Unless excused by a showing of reasonable cause, the executor or other person who fails to file a required return by the applicable due date (including extensions) will be liable for a penalty of $10,000. Additionally, a failure to file written statements to property recipients will subject the executor or other person required to file to a penalty of $500 for each such failure.

Unless excused by a showing of reasonable cause, a failure to furnish a written statement to beneficiaries by the person having the responsibility to do so is subject to a $50 penalty for each such failure.

If any person’s failure to furnish a return or written information is due to intentional disregard of the carryover basis reporting requirements, a five-percent penalty will be assessed. For property acquired from a decedent at death, this penalty will be applied against the fair market value of the property on the date of death. For property acquired by gift, the penalty will be applied against the fair market value of the property on the date of the gift.

With all these penalty provisions, it is easy to see why laws such as the estate tax "repeal" are often referred to as "Lawyers and Accountants’ Relief Acts."

Income Tax Exclusion for Sale of Principal Residence

Under current law, each taxpayer may exclude from income up to $250,000 of gain realized on the sale of a principal residence ($500,000 for a married couple).
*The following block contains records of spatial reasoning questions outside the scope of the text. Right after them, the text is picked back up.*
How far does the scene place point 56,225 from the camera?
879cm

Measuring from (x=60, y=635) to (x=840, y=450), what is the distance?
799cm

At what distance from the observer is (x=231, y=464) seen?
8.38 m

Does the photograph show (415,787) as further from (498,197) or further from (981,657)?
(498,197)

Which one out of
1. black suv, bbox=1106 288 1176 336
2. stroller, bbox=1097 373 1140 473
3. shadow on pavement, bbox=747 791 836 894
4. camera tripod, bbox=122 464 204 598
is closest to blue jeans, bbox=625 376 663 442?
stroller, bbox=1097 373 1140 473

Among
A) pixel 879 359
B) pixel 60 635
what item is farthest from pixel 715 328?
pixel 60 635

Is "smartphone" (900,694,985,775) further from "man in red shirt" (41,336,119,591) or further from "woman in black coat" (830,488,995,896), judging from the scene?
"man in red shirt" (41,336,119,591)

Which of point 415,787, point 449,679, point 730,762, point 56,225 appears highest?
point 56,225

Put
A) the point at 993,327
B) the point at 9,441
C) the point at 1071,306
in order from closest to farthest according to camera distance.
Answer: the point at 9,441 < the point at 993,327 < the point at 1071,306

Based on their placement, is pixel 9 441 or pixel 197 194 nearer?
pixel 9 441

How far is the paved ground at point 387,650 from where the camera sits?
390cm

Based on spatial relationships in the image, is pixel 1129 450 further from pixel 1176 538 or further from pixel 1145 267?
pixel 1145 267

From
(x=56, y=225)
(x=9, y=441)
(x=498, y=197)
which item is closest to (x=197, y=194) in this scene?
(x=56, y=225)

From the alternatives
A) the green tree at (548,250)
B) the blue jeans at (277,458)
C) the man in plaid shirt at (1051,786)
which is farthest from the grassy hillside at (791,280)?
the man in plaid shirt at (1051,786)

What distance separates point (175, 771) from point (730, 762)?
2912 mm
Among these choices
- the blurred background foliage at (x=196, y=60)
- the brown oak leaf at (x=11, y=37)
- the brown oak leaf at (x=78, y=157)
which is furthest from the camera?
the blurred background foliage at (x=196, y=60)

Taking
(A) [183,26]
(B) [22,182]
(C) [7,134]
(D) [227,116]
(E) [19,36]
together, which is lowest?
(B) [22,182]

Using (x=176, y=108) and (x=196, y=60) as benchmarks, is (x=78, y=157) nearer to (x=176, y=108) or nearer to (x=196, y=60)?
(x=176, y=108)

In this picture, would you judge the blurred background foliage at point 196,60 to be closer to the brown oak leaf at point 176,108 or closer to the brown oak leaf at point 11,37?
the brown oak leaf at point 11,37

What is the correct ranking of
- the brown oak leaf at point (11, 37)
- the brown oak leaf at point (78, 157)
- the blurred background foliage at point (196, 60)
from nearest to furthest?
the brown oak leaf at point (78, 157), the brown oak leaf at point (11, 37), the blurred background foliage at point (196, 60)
The exclusion may be applied each time the taxpayer sells a principal residence, provided the taxpayer owned the property as a principal residence for at least two of the five years before the sale and has not used the exclusion for another sale within the last two years.

Under the new law (because of the new carryover basis rules) the exclusion of gain on sale of principal residence will be extended to estates, heirs, and qualified revocable trusts. However, this change will not be effective until 2010—when the carryover basis rules go into effect. The decedent’s ownership and use of the property will be taken into account for purposes of calculating the exclusion. Thus, the decedent must have owned and occupied the property as his or her principal residence for a total of two years during the five-year period prior to the sale for the estate to exclude the gain.